MindNest provides eight online training modules that include didactic information, as well as demonstrations of behavioral strategies using animated simulations. For example, the simulations illustrate how a parent can prompt their child to ask or respond to questions. Additionally, participants completed four one-hour videoconferencing sessions with a clinician. The duration of the study is ten weeks, and videoconferencing sessions are scheduled during the first, third, seventh, and tenth week. During sessions, clinicians provided direct instruction and feedback on parents’ PRT implementation.

Parents acceptance of MindNest was assessed using the Client Credibility Questionnaire (CCQ) at week 2. The CCQ is an eight-point scale that asks parents how logical the training seems, how confident they are in its success, how confident they feel in recommending it, and how confident they feel that it will improve other areas of development, such as sadness, anxiety, or school work.

Results:

To date, 15 families with children with ASD between the ages of 2-7 have enrolled in the program. All families independently completed the online enrollment process and gained access to the training platform. Six families are in the process of completing the program and 2 families withdrew from the study. Seven families successfully completed all training modules and videoconferencing sessions.

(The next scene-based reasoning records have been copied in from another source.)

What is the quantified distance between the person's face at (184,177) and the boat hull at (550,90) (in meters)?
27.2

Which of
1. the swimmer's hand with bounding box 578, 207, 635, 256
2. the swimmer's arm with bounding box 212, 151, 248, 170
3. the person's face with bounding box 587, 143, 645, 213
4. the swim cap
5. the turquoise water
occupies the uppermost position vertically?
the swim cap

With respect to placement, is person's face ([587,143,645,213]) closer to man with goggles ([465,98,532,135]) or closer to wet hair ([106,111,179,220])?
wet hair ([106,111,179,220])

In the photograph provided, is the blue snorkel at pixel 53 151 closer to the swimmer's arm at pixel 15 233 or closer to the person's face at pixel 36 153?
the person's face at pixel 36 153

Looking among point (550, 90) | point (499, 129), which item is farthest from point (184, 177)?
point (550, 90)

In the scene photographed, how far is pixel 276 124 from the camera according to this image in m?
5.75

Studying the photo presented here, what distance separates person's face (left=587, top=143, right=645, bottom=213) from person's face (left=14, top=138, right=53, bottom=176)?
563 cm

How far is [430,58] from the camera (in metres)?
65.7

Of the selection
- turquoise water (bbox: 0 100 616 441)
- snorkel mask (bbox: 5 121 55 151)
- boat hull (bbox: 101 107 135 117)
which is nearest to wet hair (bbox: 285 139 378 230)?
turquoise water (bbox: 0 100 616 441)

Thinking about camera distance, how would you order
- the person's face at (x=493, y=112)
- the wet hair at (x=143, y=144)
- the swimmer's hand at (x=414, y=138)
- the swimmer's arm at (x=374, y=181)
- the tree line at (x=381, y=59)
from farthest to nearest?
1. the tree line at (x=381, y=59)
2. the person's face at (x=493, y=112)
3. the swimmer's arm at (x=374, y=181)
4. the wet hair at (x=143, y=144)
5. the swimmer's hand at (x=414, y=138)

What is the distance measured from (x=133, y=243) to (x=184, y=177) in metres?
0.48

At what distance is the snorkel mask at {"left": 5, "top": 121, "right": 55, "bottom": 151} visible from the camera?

Parents rated items on the CCQ on an 8-point scale ranging from 0 (not at all logical/confident) to 8 (very logical/confident), with a total score range of 0 to 32. On average, participants rated a 7.2 on logical (N=15, SD=.941), 5.8 on confidence (N=15, SD=1.42), 6.27 on recommend (N=15, SD=1.75), 4.93 on other (N=15, SD=1.75), and a 24.20 total score (N=15, SD=5.08).

Conclusions:

MindNest is a novel platform used to attain scalable education and training in PRT. This addresses the need for improved access to affordable evidence-based interventions, and reduces the economic burden of providing care to individuals with ASD. Successful completion of the program supports the idea that this program is a feasible option for delivering training in PRT, which will increase accessibility to service. Acceptability ratings reveal that, on average, participants find the program to be very logical. This could result from integrating parent-friendly content on behavioral principles with videoconferencing based support from a clinician.